- [Collected data entries]
- - - -

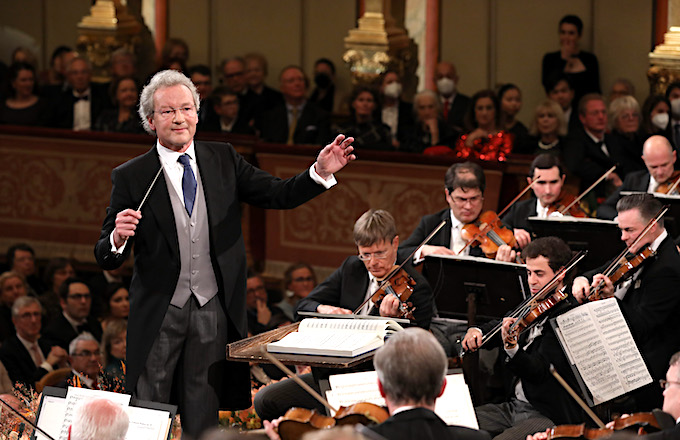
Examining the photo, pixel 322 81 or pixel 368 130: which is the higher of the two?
pixel 322 81

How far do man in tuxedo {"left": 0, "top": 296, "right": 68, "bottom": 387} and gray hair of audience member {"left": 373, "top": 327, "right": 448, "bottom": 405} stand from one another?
14.9 ft

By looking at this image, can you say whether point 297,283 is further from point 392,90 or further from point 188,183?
point 188,183

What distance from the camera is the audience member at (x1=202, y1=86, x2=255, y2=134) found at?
9.36 meters

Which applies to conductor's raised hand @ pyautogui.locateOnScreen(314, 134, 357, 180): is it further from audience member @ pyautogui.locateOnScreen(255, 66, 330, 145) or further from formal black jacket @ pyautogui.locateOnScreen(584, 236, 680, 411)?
audience member @ pyautogui.locateOnScreen(255, 66, 330, 145)

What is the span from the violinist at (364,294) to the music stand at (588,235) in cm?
103

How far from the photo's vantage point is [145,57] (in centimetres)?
1179

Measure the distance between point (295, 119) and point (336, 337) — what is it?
Answer: 540 centimetres

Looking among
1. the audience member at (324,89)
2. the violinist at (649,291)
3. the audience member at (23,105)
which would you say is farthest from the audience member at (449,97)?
the violinist at (649,291)

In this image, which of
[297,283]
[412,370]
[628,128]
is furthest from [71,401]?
[628,128]

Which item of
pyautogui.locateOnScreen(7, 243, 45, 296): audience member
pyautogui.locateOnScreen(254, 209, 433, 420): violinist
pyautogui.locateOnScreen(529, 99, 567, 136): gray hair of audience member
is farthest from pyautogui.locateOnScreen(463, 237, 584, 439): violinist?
pyautogui.locateOnScreen(7, 243, 45, 296): audience member

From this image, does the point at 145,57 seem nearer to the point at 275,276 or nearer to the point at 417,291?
the point at 275,276

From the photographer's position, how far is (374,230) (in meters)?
5.12

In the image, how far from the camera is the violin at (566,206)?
21.4 feet

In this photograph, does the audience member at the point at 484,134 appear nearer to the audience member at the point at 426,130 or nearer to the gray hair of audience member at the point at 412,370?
the audience member at the point at 426,130
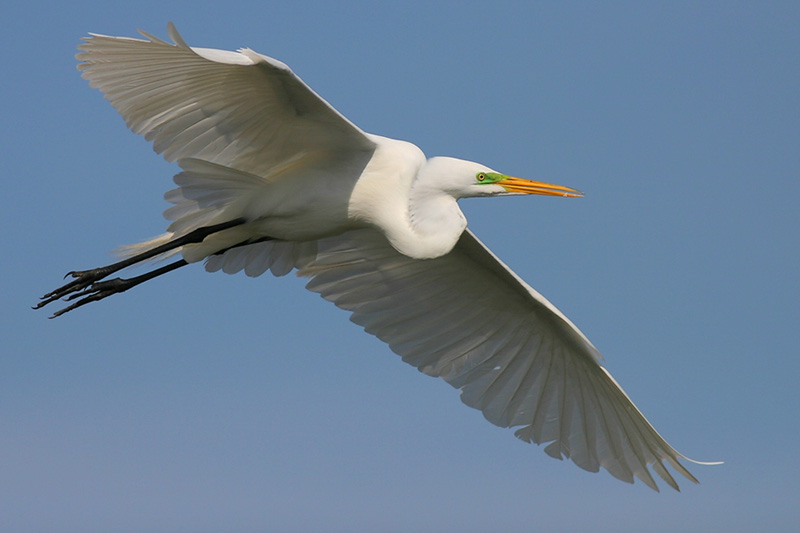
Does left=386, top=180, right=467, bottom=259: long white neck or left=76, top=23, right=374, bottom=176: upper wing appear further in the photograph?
left=386, top=180, right=467, bottom=259: long white neck

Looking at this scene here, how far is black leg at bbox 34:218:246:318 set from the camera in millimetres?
8211

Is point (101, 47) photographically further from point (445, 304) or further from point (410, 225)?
point (445, 304)

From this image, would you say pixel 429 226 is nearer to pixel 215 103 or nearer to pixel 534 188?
pixel 534 188

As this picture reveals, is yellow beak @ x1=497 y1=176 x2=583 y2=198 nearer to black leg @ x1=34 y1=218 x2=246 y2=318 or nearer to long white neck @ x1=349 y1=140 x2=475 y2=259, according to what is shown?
long white neck @ x1=349 y1=140 x2=475 y2=259

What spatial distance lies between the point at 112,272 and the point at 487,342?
119 inches

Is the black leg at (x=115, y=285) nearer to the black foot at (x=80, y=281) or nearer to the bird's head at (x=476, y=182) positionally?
the black foot at (x=80, y=281)

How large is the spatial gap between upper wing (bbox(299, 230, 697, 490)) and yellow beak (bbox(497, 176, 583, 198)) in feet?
3.03

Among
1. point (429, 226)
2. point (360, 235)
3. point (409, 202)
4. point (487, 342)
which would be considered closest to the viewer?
point (429, 226)

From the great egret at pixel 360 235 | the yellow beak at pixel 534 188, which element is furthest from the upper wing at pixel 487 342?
the yellow beak at pixel 534 188

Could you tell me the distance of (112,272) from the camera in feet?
27.8

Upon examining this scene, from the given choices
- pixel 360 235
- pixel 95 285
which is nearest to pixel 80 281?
pixel 95 285

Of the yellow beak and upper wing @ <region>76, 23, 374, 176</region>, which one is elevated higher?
upper wing @ <region>76, 23, 374, 176</region>

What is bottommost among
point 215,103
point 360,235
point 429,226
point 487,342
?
point 487,342

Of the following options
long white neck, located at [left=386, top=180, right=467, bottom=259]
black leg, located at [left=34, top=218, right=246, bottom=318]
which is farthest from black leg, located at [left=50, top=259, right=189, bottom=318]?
long white neck, located at [left=386, top=180, right=467, bottom=259]
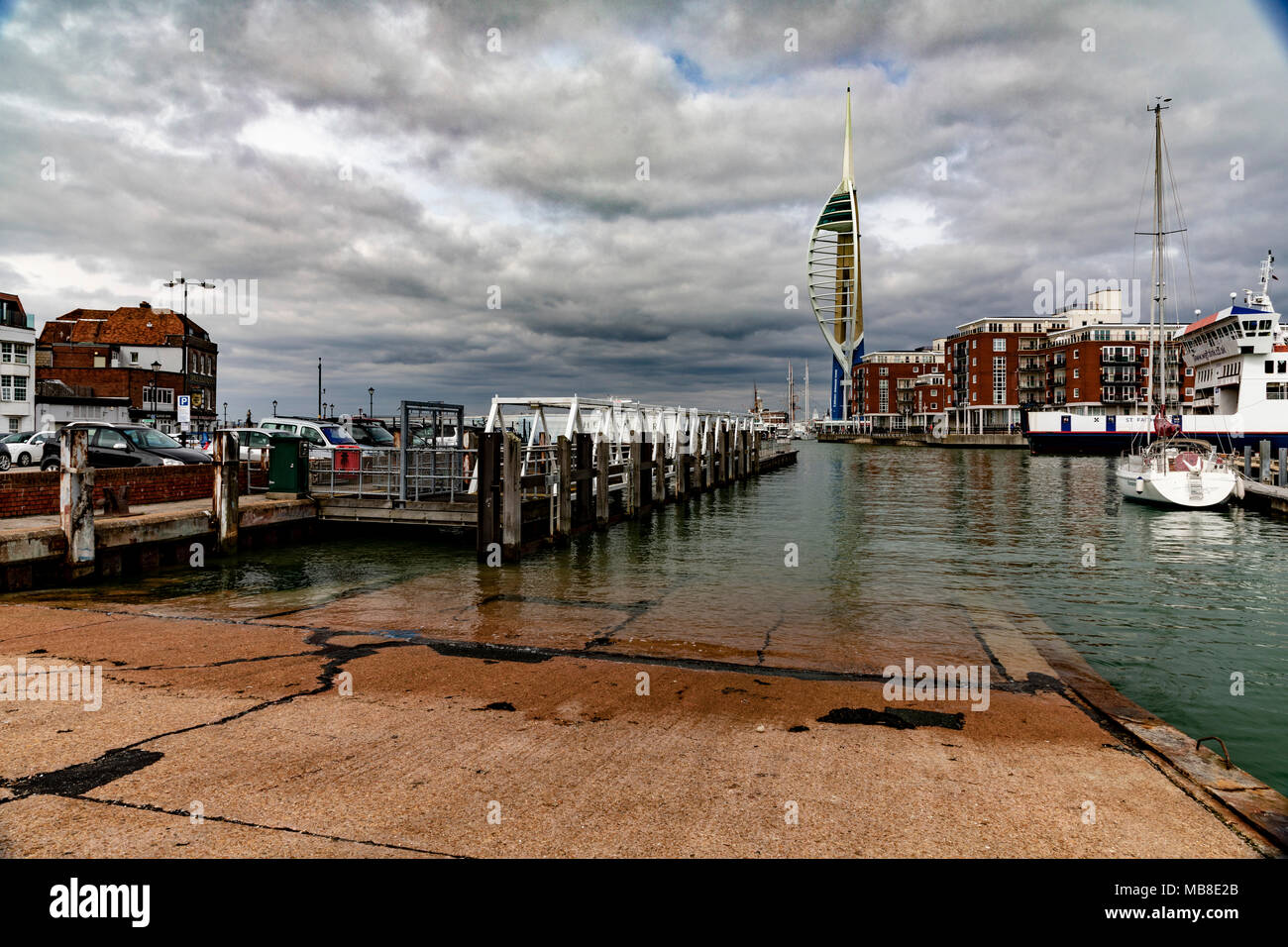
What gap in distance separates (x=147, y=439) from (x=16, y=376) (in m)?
52.4

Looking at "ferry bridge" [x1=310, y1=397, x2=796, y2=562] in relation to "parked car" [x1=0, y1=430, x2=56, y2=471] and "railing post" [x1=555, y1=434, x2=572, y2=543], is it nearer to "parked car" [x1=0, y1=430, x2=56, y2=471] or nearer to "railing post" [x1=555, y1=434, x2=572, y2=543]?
"railing post" [x1=555, y1=434, x2=572, y2=543]

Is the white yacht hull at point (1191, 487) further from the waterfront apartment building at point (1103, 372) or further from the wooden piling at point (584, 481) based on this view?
the waterfront apartment building at point (1103, 372)

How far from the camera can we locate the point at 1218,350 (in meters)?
64.2

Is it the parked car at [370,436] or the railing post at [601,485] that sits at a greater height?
the parked car at [370,436]

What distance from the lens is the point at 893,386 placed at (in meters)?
185

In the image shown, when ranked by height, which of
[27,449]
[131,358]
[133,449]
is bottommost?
[133,449]

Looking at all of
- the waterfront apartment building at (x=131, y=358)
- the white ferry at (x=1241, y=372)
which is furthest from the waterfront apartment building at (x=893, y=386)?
the waterfront apartment building at (x=131, y=358)

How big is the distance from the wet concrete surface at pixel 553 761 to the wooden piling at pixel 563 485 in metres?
10.9

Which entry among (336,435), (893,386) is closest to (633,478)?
(336,435)

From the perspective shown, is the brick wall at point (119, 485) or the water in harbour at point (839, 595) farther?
the brick wall at point (119, 485)

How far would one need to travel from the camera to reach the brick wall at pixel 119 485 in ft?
50.2

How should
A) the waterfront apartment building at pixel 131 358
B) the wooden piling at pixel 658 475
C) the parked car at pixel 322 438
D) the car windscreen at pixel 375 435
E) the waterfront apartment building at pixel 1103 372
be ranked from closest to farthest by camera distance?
the parked car at pixel 322 438 < the wooden piling at pixel 658 475 < the car windscreen at pixel 375 435 < the waterfront apartment building at pixel 131 358 < the waterfront apartment building at pixel 1103 372

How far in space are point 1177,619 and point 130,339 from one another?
307 ft

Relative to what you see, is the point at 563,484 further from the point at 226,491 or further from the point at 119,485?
the point at 119,485
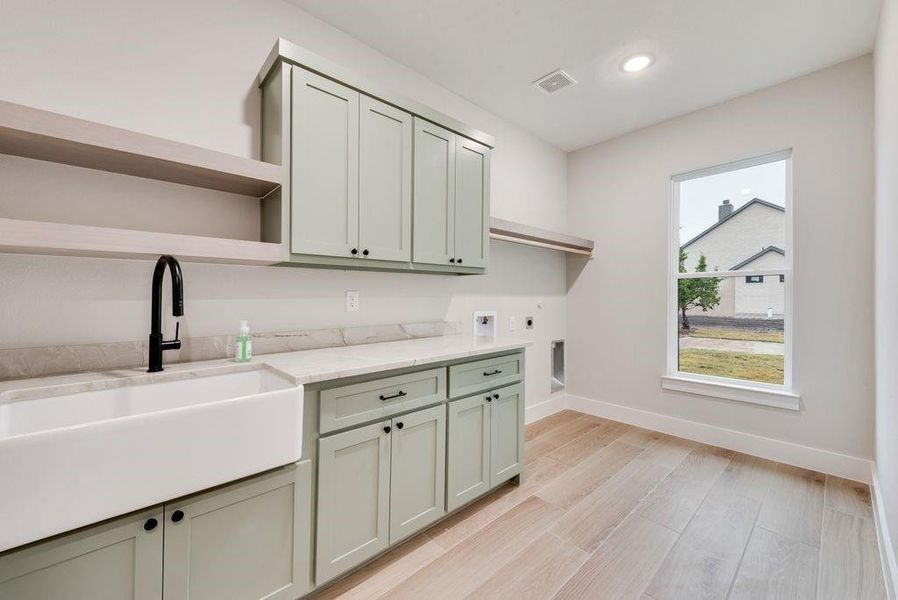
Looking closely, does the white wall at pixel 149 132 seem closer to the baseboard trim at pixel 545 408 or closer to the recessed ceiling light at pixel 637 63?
the recessed ceiling light at pixel 637 63

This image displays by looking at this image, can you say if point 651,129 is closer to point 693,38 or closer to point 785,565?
point 693,38

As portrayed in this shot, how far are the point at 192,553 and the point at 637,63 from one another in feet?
11.5

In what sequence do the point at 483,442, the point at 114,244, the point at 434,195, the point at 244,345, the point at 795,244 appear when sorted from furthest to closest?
the point at 795,244 < the point at 434,195 < the point at 483,442 < the point at 244,345 < the point at 114,244

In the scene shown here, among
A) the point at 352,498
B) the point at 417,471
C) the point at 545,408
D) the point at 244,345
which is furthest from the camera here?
the point at 545,408

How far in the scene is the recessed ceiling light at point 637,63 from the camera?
2.46m

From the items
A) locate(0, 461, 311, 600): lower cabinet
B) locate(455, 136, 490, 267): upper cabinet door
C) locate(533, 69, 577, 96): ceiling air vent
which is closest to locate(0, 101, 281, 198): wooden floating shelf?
locate(455, 136, 490, 267): upper cabinet door

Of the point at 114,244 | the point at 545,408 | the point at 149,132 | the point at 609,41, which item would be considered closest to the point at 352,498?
the point at 114,244

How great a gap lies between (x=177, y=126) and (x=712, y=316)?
3919 millimetres

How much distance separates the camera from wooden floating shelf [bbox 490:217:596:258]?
112 inches

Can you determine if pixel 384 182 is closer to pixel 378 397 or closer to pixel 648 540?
pixel 378 397

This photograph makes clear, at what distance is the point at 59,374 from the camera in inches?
55.9

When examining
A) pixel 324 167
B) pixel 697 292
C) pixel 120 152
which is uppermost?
pixel 324 167

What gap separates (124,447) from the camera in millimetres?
1021

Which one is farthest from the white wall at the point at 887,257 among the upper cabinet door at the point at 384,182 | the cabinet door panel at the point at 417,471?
the upper cabinet door at the point at 384,182
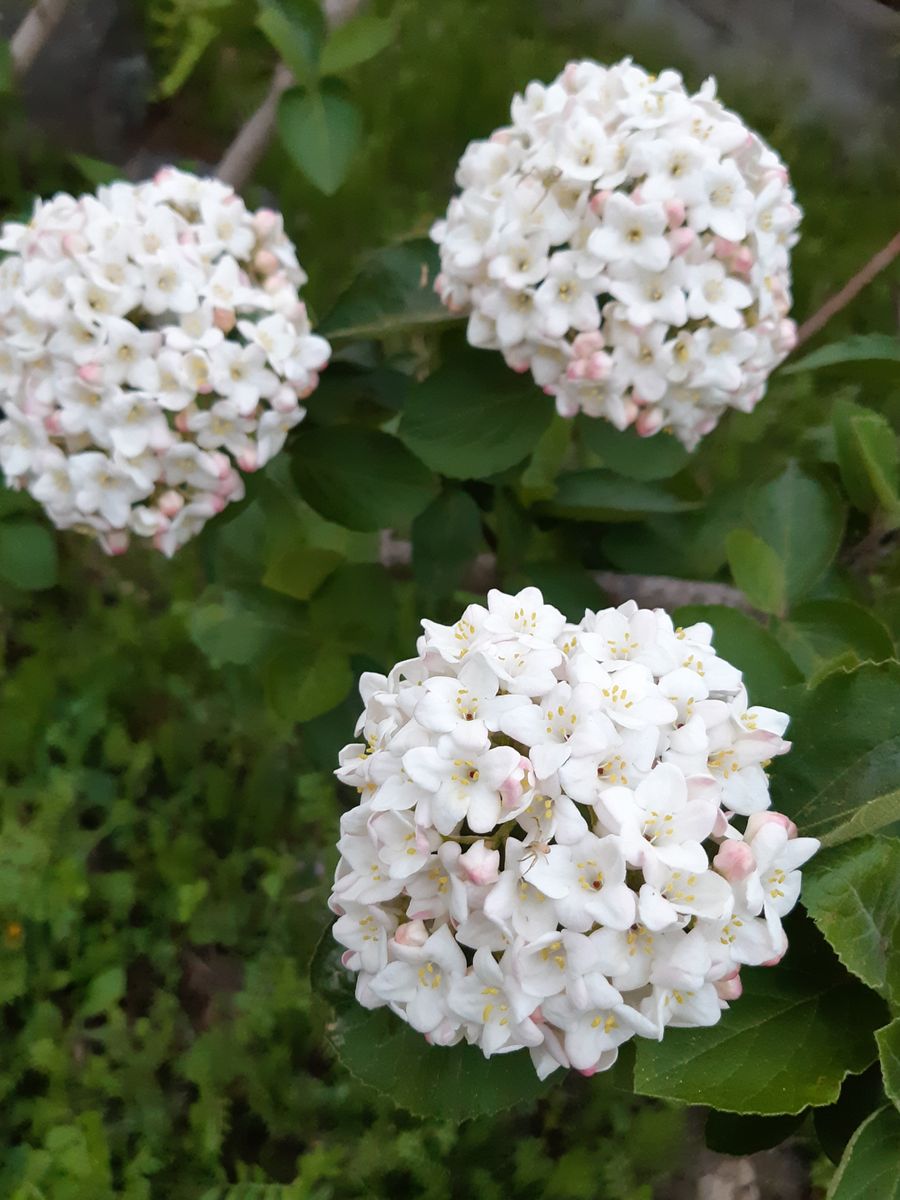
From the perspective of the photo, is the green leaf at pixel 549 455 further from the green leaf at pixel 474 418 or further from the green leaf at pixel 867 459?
the green leaf at pixel 867 459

- - - -

- [Given instruction]
The lines to repeat start at the one holding "In the scene shown here, among" and run through the last line of the records above; write them out exactly, both ends included, but not the pictures.

- [Answer in full]
In the scene shown here, among
A) the point at 352,498
B) the point at 417,471
C) the point at 545,408
D) the point at 244,345
which is furthest from the camera here?
the point at 545,408

How far in the scene is the recessed ceiling light at point 637,63 from the camera?
2.46m

From the items
A) locate(0, 461, 311, 600): lower cabinet
B) locate(455, 136, 490, 267): upper cabinet door
C) locate(533, 69, 577, 96): ceiling air vent
which is closest to locate(0, 101, 281, 198): wooden floating shelf?
locate(455, 136, 490, 267): upper cabinet door

Of the point at 114,244 | the point at 545,408 | the point at 149,132 | the point at 609,41, which item would be considered closest to the point at 352,498?
the point at 114,244

How great a gap lies between (x=177, y=126) and (x=712, y=316)?
3919 millimetres

How much distance separates the camera from wooden floating shelf [bbox 490:217:596:258]?
112 inches

Can you determine if pixel 384 182 is closer to pixel 378 397 or closer to pixel 648 540?
pixel 378 397

This photograph makes clear, at what distance is the point at 59,374 from the camera in inches?
55.9

When examining
A) pixel 324 167
B) pixel 697 292
C) pixel 120 152
which is uppermost?
pixel 324 167

What gap separates (124,447) from the camera in millimetres?
1021

Which one is farthest from the white wall at the point at 887,257 among the upper cabinet door at the point at 384,182 | the cabinet door panel at the point at 417,471?
the upper cabinet door at the point at 384,182
From the perspective of the photo, is the green leaf at pixel 549 455 further from the green leaf at pixel 474 418 or further from the green leaf at pixel 867 459?
the green leaf at pixel 867 459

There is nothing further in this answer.